In recent years, the firm's market has also broadened, says Ms. Wortzman.

"In the first five years, we were primarily being retained by large organizations with huge cases," she says. "Those are continuing to grow and the volume is expanding exponentially all the time, but there's also growth in mid-sized firms and smaller firms who are also coming to the table and saying, 'We have to deal with this in our practice as well.'"

Another area of growth is in the realm of social media, Mr. Rothman says. It's a growing concern as companies utilize platforms such as Twitter, Facebook and Instagram for business reasons.

"A lot of lawyers and people still look at social media as something people do privately, but … if there's litigation, those are going to be relevant," Mr. Rothman says.

Social media can prove to be a challenge though, as there aren't many tools available yet to effectively process tweets and posts, he says. "There are difficulties in dealing with it, because they aren't traditional documents.

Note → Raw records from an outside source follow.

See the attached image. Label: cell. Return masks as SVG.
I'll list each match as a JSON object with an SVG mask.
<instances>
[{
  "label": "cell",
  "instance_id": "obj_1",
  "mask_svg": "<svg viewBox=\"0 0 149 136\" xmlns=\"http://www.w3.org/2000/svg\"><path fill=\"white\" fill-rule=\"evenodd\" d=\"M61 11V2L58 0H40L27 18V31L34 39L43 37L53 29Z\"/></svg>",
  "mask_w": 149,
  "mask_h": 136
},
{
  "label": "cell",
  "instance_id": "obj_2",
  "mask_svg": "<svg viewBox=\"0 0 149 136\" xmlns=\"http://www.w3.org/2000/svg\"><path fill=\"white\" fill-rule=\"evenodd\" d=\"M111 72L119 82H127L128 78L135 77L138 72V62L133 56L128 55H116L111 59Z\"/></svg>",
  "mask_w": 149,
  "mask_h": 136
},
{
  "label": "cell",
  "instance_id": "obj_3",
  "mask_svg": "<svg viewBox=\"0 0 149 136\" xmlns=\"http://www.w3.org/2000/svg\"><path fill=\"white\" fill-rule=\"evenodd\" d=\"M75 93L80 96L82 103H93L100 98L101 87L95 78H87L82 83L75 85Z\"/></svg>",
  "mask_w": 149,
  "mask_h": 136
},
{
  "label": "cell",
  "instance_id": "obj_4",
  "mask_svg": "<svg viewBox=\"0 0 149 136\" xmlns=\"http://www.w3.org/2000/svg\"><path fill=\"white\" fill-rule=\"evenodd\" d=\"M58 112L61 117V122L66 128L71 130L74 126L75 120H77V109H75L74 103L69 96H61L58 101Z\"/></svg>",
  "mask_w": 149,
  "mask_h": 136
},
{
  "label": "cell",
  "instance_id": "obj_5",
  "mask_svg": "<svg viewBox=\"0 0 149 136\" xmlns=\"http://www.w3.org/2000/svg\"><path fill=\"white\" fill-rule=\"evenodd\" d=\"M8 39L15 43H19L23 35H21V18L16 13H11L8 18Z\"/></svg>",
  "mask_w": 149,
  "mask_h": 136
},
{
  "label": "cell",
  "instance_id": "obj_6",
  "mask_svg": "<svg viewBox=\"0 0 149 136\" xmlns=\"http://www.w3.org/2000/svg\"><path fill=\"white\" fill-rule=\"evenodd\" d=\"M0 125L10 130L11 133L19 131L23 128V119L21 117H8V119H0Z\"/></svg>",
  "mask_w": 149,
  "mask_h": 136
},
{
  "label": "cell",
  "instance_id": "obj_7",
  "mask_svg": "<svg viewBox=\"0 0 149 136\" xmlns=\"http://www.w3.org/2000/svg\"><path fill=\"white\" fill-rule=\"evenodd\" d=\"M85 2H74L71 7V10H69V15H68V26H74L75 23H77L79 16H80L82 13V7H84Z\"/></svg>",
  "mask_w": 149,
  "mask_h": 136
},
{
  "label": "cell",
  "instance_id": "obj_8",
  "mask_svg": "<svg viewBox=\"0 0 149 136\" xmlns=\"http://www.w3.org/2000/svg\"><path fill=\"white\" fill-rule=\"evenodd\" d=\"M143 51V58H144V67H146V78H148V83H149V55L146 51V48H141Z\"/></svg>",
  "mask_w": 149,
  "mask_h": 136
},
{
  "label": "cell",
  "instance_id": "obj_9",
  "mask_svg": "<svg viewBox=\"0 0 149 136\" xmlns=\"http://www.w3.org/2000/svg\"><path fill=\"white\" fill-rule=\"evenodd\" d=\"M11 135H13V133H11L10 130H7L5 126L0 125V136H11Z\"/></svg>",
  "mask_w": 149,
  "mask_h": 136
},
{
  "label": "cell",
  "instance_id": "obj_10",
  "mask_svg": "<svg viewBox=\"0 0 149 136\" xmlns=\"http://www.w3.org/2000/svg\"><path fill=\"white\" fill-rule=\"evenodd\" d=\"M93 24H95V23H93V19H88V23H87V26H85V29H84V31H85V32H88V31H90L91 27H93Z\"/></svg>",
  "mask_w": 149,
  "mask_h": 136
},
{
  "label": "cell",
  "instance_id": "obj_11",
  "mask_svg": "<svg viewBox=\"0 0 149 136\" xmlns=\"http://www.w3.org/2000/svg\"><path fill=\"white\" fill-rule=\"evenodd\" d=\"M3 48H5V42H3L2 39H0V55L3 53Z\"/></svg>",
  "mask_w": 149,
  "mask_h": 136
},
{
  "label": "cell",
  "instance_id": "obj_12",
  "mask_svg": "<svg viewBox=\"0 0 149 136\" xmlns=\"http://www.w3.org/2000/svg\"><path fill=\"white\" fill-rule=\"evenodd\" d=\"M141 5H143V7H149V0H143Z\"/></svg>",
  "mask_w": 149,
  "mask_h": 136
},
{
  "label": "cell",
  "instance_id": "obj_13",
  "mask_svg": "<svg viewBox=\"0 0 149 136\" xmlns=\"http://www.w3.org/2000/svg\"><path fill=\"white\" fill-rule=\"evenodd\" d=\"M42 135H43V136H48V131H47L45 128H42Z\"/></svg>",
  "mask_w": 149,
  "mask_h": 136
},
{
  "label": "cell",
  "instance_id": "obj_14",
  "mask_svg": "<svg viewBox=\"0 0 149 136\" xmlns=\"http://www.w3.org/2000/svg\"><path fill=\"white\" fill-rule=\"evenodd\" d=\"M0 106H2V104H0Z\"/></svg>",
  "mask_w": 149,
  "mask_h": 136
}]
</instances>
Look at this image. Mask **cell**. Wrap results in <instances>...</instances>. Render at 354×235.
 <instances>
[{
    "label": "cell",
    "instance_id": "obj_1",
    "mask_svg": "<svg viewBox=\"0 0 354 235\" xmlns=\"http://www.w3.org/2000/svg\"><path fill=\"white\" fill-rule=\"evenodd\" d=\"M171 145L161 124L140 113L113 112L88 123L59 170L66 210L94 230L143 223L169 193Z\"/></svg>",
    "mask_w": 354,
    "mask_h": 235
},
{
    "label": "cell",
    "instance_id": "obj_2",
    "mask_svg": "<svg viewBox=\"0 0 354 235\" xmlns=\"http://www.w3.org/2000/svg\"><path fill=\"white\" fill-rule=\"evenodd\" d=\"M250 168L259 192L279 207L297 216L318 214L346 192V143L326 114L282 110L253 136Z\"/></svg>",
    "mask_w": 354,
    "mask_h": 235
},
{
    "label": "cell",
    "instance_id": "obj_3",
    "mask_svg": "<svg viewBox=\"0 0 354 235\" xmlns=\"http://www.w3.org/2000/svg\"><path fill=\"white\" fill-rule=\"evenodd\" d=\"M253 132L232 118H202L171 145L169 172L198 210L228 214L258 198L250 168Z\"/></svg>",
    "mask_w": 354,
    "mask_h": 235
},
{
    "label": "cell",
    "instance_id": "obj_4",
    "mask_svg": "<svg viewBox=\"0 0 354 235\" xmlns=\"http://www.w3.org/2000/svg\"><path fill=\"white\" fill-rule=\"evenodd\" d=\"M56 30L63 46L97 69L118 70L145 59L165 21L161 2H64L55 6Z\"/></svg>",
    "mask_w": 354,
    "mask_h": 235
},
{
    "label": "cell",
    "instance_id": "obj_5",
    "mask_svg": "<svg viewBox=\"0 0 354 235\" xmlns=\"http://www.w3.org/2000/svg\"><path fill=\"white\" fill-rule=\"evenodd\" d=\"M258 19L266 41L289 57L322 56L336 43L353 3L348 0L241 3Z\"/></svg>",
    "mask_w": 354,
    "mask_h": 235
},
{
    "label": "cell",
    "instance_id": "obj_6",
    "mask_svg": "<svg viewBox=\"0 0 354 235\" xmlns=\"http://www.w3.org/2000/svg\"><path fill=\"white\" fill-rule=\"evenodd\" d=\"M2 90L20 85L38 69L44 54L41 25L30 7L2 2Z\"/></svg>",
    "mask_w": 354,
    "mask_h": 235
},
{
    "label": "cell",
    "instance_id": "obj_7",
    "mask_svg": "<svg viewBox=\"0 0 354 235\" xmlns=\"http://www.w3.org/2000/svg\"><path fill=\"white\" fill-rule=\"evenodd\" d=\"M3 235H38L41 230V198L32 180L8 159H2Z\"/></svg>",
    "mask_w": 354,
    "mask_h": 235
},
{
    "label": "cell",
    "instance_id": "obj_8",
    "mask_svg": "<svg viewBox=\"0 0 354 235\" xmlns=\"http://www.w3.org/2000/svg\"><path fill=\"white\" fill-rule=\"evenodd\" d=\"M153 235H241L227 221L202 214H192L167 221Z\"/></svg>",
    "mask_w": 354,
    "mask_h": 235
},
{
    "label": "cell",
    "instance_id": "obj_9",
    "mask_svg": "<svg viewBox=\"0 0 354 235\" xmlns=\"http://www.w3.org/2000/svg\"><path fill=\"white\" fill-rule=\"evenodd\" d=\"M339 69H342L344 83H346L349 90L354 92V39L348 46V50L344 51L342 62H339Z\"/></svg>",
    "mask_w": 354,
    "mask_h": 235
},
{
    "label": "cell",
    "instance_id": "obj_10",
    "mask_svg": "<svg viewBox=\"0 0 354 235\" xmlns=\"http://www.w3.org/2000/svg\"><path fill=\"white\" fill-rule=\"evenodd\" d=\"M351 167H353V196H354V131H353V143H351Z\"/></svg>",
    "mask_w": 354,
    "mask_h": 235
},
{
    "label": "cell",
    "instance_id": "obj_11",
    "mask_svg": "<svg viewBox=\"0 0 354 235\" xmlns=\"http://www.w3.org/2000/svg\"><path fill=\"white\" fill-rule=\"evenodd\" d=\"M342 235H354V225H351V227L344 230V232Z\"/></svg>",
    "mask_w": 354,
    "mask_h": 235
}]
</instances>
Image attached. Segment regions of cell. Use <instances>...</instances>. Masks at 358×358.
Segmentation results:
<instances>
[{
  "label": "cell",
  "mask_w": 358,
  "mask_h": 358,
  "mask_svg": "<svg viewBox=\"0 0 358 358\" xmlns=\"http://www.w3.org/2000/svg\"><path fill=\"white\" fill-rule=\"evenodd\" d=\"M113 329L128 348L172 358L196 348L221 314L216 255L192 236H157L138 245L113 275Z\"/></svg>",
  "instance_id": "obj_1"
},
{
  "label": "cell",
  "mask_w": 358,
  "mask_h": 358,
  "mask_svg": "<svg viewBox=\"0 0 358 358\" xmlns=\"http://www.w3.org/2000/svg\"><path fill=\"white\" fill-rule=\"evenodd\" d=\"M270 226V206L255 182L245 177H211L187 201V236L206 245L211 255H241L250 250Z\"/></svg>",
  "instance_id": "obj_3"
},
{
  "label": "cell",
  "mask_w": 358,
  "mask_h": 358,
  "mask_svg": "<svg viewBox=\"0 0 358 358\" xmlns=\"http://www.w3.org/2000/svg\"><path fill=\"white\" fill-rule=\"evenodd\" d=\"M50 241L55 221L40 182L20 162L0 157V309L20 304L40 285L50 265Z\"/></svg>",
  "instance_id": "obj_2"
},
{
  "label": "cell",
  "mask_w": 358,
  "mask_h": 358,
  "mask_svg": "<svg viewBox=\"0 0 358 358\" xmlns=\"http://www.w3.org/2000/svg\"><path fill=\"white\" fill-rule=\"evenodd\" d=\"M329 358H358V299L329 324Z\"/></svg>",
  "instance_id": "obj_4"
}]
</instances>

A Facebook page has all kinds of different nuances and all kinds of links – comments and picture and likes.

"I can see that kind of software being the next big thing in e-discovery over the next few years."

As the volume and diversity of electronic data continues to expand, says Ms. Wortzman, it's imperative she and her team stay ahead of the technological curve to stay competitive in such a specialized niche.

"We're not a typical law firm, we're a law firm going to conferences on technology, reading about technology, looking at demos of new products in our office," she says. "To meet the needs [of our clients], we have to be absolutely on top of technology, all the time."